Summary: A History Channel documentary claims that Amelia Earhart was captured by the Japanese instead of killed in a plane crash.
One of America’s greatest mysteries is what happened to Amelia Earhart? The legendary female pilot vanished 80 years ago during a round-the-world flight, but a new photo appears to show that she had survived a crash landing in the Marshall Islands.
According to NBC News, a photo was newly discovered in the National Archives, and it appears to show Earhart and her navigator Fred Noonan on a dock with Japanese soldiers present.
While it is not for certain that the woman and man are Earhart and Noonan, experts said that the photo appears undoctored and legitimate.

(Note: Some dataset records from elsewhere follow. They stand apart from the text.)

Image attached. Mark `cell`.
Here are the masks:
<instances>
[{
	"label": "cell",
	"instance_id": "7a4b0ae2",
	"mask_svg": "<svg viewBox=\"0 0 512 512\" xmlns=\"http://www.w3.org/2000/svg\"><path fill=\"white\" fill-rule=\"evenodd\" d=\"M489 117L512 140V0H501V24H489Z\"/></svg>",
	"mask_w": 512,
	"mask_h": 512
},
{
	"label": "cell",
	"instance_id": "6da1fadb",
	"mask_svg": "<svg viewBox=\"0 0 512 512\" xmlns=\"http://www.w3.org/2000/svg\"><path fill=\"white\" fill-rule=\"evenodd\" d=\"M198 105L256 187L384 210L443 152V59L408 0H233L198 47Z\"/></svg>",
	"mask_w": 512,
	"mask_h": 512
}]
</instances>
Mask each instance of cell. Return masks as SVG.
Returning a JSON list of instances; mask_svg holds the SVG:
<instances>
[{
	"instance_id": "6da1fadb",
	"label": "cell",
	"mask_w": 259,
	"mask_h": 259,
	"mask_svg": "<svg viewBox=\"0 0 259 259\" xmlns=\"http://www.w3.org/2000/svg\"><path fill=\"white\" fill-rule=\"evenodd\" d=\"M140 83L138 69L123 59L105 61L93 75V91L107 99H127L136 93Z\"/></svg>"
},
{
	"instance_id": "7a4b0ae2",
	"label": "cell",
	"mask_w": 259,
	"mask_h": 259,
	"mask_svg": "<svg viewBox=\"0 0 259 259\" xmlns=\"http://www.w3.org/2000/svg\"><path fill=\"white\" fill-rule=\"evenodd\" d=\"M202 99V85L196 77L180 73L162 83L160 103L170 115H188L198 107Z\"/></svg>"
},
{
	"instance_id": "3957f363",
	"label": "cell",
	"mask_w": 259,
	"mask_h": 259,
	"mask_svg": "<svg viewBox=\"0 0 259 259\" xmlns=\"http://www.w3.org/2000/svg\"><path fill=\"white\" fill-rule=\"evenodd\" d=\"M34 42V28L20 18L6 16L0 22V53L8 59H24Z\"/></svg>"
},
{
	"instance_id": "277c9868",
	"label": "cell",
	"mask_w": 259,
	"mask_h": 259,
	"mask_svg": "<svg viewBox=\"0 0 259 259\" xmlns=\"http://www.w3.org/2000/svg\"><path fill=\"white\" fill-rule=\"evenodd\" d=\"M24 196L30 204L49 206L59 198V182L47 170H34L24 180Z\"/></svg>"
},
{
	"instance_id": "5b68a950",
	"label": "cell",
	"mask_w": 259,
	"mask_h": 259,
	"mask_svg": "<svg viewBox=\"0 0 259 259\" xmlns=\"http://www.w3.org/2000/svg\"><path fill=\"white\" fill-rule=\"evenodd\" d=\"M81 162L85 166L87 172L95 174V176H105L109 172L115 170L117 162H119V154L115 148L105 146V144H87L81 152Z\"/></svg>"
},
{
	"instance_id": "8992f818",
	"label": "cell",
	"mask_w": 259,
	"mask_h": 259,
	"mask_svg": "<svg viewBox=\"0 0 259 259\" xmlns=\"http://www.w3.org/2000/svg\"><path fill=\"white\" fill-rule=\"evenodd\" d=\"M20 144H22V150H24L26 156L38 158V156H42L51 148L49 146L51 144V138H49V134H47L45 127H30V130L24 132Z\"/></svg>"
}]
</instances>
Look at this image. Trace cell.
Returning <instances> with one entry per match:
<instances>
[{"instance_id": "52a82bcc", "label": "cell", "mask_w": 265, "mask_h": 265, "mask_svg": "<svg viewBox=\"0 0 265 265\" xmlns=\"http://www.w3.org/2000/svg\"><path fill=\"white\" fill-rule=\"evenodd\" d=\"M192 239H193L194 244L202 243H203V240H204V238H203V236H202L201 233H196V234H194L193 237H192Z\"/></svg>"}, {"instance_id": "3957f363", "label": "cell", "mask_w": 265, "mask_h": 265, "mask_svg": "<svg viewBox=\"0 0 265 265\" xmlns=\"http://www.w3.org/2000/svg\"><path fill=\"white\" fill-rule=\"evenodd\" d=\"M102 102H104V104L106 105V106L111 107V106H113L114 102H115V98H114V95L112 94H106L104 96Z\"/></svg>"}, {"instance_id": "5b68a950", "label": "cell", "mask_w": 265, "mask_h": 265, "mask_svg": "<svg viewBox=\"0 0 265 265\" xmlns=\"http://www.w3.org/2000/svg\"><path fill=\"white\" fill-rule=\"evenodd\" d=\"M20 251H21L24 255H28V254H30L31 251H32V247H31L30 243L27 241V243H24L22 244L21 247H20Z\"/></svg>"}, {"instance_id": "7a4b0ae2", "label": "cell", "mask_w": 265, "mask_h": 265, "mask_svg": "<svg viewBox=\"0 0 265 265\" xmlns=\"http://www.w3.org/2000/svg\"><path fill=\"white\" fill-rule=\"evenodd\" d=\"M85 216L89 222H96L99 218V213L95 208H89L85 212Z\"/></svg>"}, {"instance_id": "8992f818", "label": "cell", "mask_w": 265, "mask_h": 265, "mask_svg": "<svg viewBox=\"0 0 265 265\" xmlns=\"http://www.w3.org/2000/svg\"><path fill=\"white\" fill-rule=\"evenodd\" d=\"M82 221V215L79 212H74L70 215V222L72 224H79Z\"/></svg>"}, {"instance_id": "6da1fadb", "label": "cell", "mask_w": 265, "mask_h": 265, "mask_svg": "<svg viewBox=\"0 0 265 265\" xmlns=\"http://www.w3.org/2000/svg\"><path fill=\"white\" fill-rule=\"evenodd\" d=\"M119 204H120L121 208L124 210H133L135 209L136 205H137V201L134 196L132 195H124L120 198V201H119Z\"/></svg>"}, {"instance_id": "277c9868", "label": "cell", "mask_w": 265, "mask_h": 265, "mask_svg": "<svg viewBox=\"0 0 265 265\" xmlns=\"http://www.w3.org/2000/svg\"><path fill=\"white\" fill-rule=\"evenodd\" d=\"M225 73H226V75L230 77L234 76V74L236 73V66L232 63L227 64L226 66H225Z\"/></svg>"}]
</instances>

“When you pull out, and when you see the analysis that’s been done, I think it leaves no doubt to the viewers that that’s Amelia Earhart and Fred Noonan,” Shawn Henry, a former FBI executive assistant director, told NBC News.
The discovery was made as part of a History Channel special called “Amelia Earhart: The Lost Evidence” that airs Sunday, and the documentary will examine the mystery of her disappearance and introduce testimony regarding the photograph.
Dorothy Cochrane, the curator for the Aeronautics Department at the Smithsonian National Air and Space Museum, told CNN that she understands why people are so interested in Earhart’s story.
“I don’t blame people for wanting to know,” said Cochrane. “It is one of the greatest mysteries of the 20th century because she was so well known.”
Earhart attempted to become the first woman to fly across the globe in 1937, but she disappeared on July 2. She was declared dead two years later when the U.S. government concluded that her plane had crashed in the Pacific Ocean. Her remains and the plane were never found.
The investigative team behind the History Channel’s special believe that Earhart and Noonan ended up blown off course and were captured by the Japanese. They said that they think the photo of the two was taken by someone spying for the U.S.
Japanese officials told NBC News that they had no records of Earhart being in their custody. However, Japanese locals told the organization that people had seen Earhart’s plane crash before she and Noonan were allegedly taken away.
In the photo, a woman who resembles Earhart sits on the dock with her back to the camera while a man who looks like Noonan stands to the far left. Facial recognition experts claim that the man is Noonan based off of Noonan’s distinctive nose.
See photo below:
Cochrane told CNN that the photo presented was “interesting” but not “definitive” and that there was no way of knowing what had happened to Earhart.
“People take photos and interpret them, and they’re free to do that,” Cochrane said. “It has not persuaded me.”
Cochrane said that she preferred to believe that Earhart had died quickly rather than spend her life captured by the Japanese.